Much of this should be familiar to Americans. New Deal public housing projects were restricted to whites by laws that remained in effect until the late 1960s, when it was too late to help African Americans because the postwar years of rapid and egalitarian growth, which offered them some opportunities, were coming to an end, and the neoliberal assault was soon to come, imposing stagnation. Another grim chapter in the history of racism in America.
Also familiar to Americans is US isolation in support of such measures (with the attractive exceptions noted earlier), now reaching new levels in the Trump administration. In the last days of the Apartheid regime in South Africa, Reagan was alone in the world in supporting it, even denying the existence of Apartheid, even after Thatcher and Israel had abandoned the sinking ship. We might also recall that during the last throes of Apartheid, in 1988, the Reagan administration declared Nelson Mandela’s African National Congress to be “one of the more notorious terrorist groups” in the world. While greatly honored internationally, Mandela remained on the US terrorist list until 2008, when at last a congressional resolution allowed him to enter the “land of the free” without special dispensation.

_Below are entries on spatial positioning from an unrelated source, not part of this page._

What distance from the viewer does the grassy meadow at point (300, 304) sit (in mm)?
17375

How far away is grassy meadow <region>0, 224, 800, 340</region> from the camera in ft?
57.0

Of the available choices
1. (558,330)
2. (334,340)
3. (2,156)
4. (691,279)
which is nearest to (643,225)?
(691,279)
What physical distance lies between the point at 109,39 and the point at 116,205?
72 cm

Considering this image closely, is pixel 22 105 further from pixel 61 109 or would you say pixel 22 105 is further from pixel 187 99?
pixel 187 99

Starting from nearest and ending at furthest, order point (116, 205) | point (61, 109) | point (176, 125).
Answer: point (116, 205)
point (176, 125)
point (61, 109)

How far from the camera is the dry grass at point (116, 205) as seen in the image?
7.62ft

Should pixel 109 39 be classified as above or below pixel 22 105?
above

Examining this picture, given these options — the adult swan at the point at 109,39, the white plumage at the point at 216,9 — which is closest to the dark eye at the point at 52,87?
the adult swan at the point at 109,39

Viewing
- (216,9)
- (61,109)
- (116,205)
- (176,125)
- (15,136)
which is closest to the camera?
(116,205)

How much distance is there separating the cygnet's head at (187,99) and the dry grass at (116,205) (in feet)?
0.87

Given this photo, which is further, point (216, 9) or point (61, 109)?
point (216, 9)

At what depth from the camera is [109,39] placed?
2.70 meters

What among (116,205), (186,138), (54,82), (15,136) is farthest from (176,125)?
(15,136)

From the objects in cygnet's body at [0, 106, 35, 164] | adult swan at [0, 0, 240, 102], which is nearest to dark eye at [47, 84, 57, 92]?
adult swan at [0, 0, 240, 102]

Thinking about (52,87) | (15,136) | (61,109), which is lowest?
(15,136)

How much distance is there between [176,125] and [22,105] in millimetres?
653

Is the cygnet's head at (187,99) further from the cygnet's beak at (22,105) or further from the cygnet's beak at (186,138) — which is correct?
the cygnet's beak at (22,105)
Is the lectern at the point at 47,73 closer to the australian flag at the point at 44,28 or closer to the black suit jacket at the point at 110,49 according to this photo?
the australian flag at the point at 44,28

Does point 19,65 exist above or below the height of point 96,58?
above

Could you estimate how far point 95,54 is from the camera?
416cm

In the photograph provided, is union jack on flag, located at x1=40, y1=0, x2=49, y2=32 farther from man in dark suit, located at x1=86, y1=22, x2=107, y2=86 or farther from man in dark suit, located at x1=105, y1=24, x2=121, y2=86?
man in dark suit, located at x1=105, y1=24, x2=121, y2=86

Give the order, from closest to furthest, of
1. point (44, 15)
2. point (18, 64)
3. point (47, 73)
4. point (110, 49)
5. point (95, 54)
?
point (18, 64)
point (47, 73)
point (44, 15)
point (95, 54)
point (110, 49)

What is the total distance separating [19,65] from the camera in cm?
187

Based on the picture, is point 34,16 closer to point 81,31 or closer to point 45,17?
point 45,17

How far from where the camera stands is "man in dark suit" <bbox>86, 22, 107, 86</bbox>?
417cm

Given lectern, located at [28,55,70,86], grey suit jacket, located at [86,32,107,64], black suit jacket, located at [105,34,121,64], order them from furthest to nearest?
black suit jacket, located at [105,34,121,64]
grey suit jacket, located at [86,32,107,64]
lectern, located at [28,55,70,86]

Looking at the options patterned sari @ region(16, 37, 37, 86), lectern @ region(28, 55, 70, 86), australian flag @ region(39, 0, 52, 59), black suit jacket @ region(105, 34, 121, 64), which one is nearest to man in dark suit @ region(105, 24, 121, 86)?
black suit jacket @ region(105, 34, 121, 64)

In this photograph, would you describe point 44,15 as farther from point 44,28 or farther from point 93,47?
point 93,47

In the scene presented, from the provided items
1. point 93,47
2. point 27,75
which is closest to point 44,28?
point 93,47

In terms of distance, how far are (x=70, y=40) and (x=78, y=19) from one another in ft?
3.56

Often, there is indeed little new under the sun.
The World Bank continues to support authoritarian regimes throughout the Global South by providing funds and bailouts. How can the UN and Western democratic governments tolerate such a stance on the part of the World Bank?
Unfortunately, the answer is all too clear. As their own practice consistently illustrates, the “Western democratic governments” pursue similar policies with enthusiasm. It should be superfluous to illustrate, but since we live in an atmosphere of self-celebration, it might be useful to consider at least one example. Take the Congo, which should be one of the richest and most advanced countries of the world, with huge resources and no threats — from its neighbors, that is. When Europe was despoiling Africa, the Congo was the domain of King Leopold of Belgium, whose hideous crimes surpassed even the normal standards of the “enlightened” West. He didn’t pass without censure. In the famous 11th edition of the Britannica, the article on the monarch lauds his achievements, but does add a phrase at the end saying that he treated his subjects harshly – slaughtering millions and ordering atrocious tortures to gain more rubber for his overflowing coffers.
“The horror, the horror” finally came to end in 1960, when Congo declared independence. Its leading figure was the young charismatic Patrice Lumumba, who might have extricated Congo from the misery of colonialism. But it was not to be. The CIA was assigned the task of murdering him, but the Belgians got there first, and together with other liberal democracies, helped plunge Congo back to terror and destruction under the leadership of the Western favorite, the murderous kleptomaniac Mobutu, who ensured that the riches of the Congo would flow in the right direction. Fast forwarding to today, all of those who enjoy smart phones and other technical delights benefit from the rich minerals of Eastern Congo, handed over to the multinationals hovering nearby by warring militias and marauders from US-backed Rwanda while the death toll mounts to many millions.
That Western democracies should tolerate support for authoritarian regimes is not much of a mystery.
What do you think will take to halt the spread of political authoritarianism across the globe?
The familiar advice, easy to state, hard to follow, but if there’s another way, it’s been kept a dark secret: honest, dedicated, courageous and persistent engagement, ranging from education and organization to direct activism, carefully honed for effectiveness under prevailing circumstances. Hard work, necessary work, the kind that has succeeded in the past and can again.